Attempts to quantify the extent to which morphological divergence among groups is due to neutral processes, selection, and environmental effects face a number of challenges. The partial Mantel test and phylogenetic mixed model (PMM) are two commonly used solutions. While the Mantel test has positive attributes, such as the ability to process multivariate observations, it has important weaknesses as well. Chief among these, the method only retrieves estimates of association among matrices of pairwise distances; it does not provide estimates of effect size and error in the original units of measurement. PMMs scale up quantitative genetic methods for pedigreed observations to inter- and intraspecies contexts. In contrast to Mantel tests, PMMs are designed to partition phenotypic variance among fixed and random effects. However, most PMM implementations are restricted to studies involving just a few variables, hence few parameters. Here, we apply recent innovations that extend the PMM to highly multivariate data.
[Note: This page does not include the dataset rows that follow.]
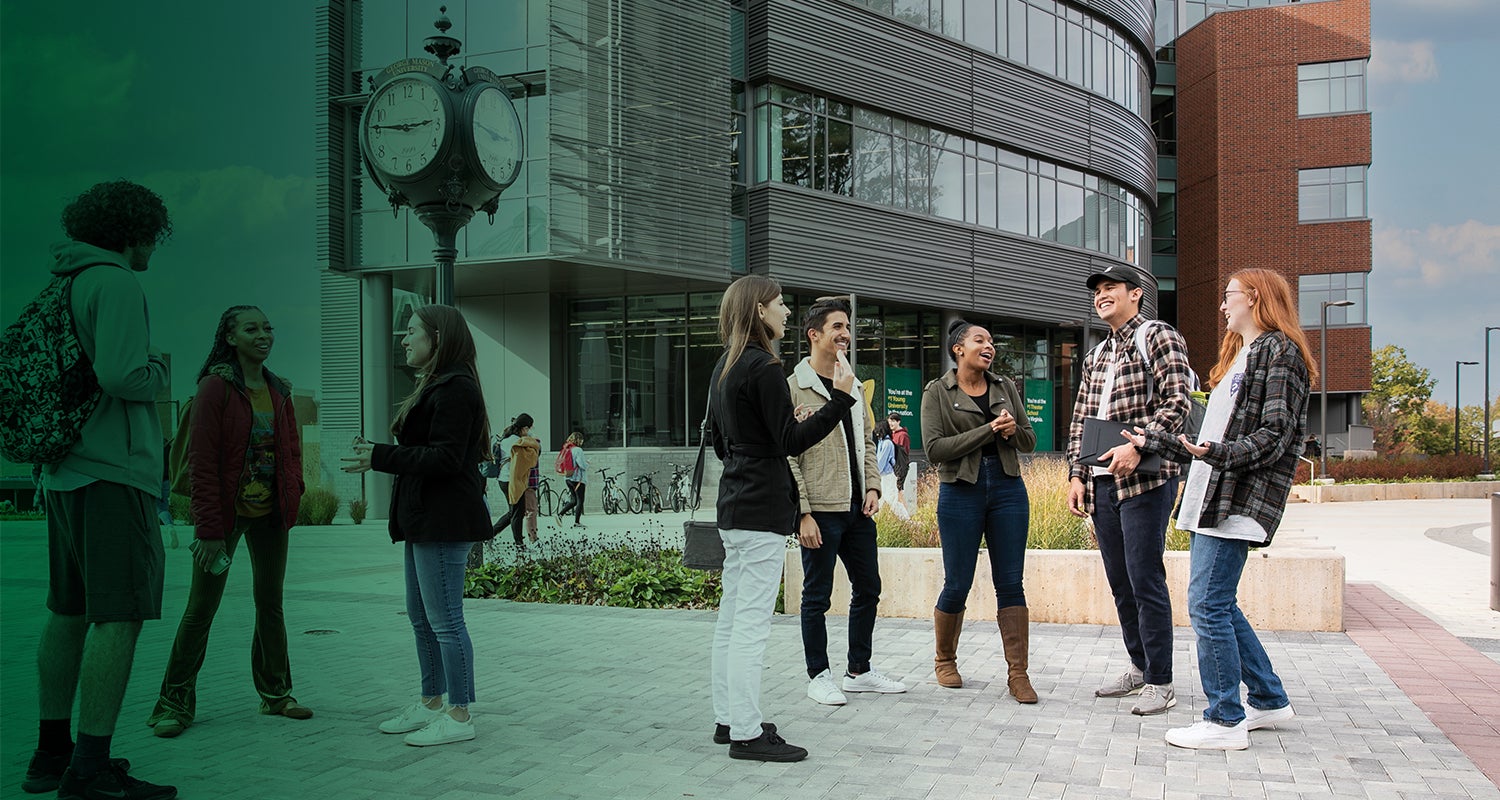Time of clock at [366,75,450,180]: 2:46
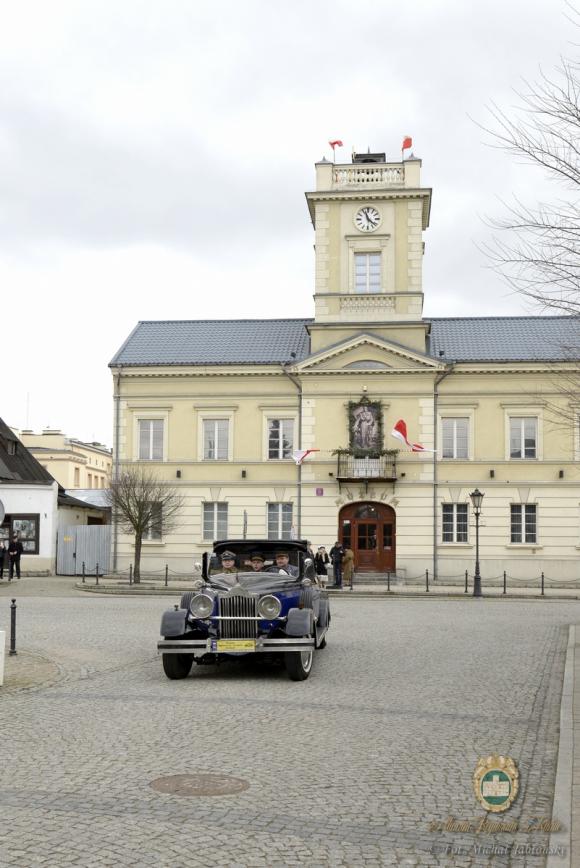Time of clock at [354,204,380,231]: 11:21
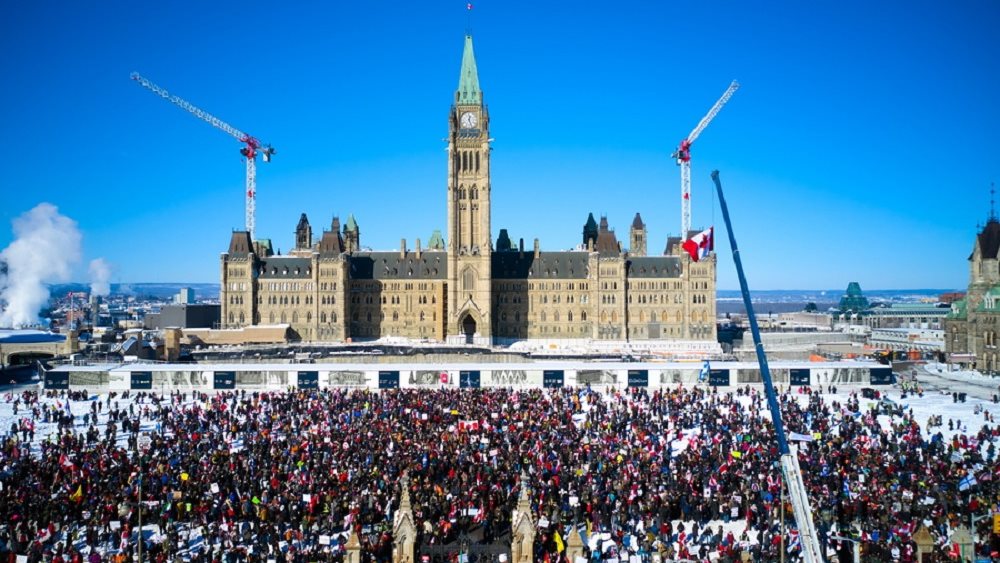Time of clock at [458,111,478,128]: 12:26
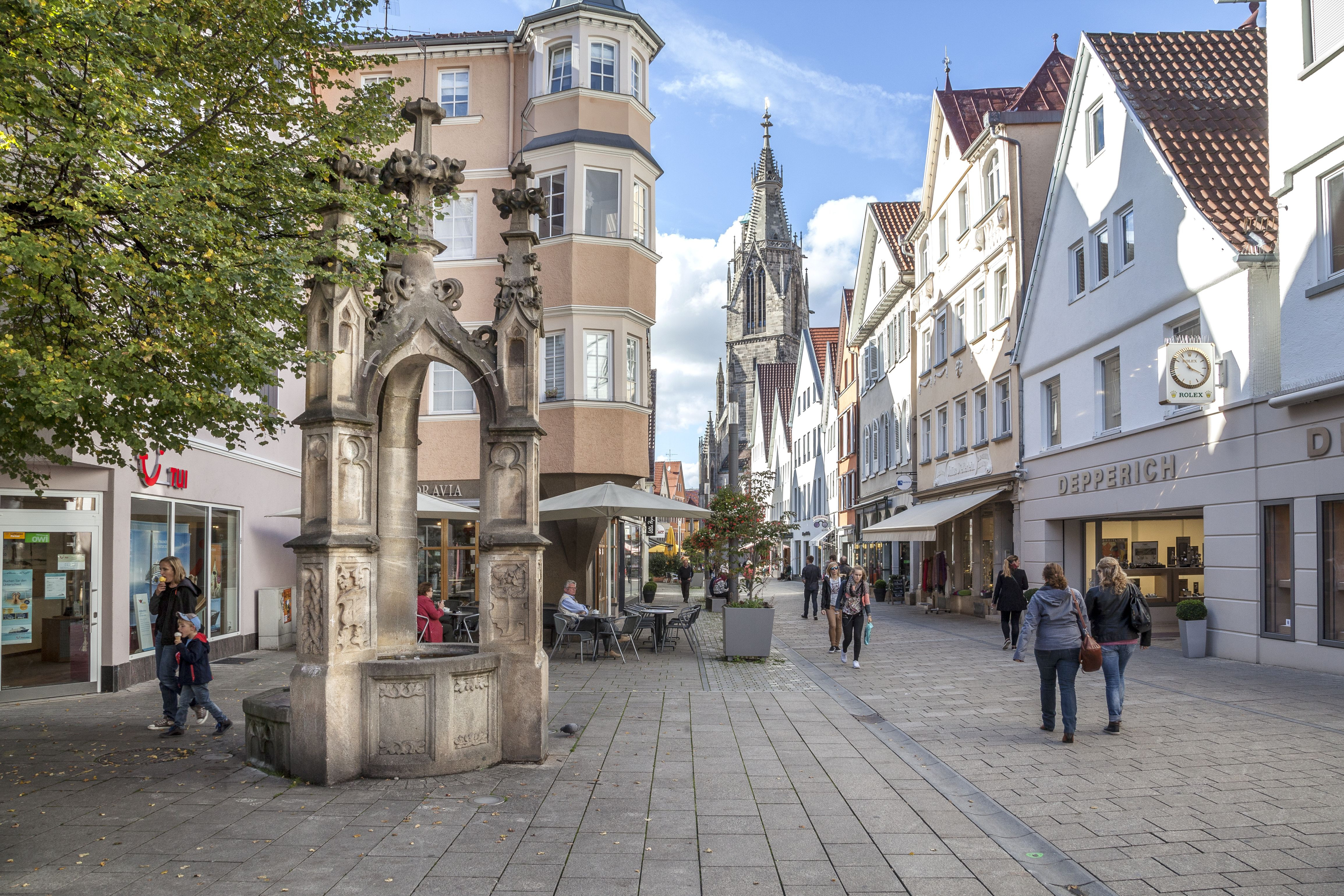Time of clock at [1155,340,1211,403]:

Our Bayesian mixed model uses an embedded factor model to estimate the phylogenetic effects matrix, the PMM analog to additive genetic effects. This simplifies the problem by reducing the number of parameters to be estimated. Using 57 linear measurements on 10 populations from the Howells craniometric data set, we replicate a previously published analysis of the relative influence of population history and climate on modern human cranial variation. Our preliminary results indicate that both population history and climate influence cranial form, though population history effects are much stronger. Most encouraging, the factor model readily accommodates the high-dimensional data set.

This study was funded with generous support from the Wenner Gren Foundation (Dissertation Fieldwork Grant) and the National Science Foundation (DDIG; Award No. BCS-1232590).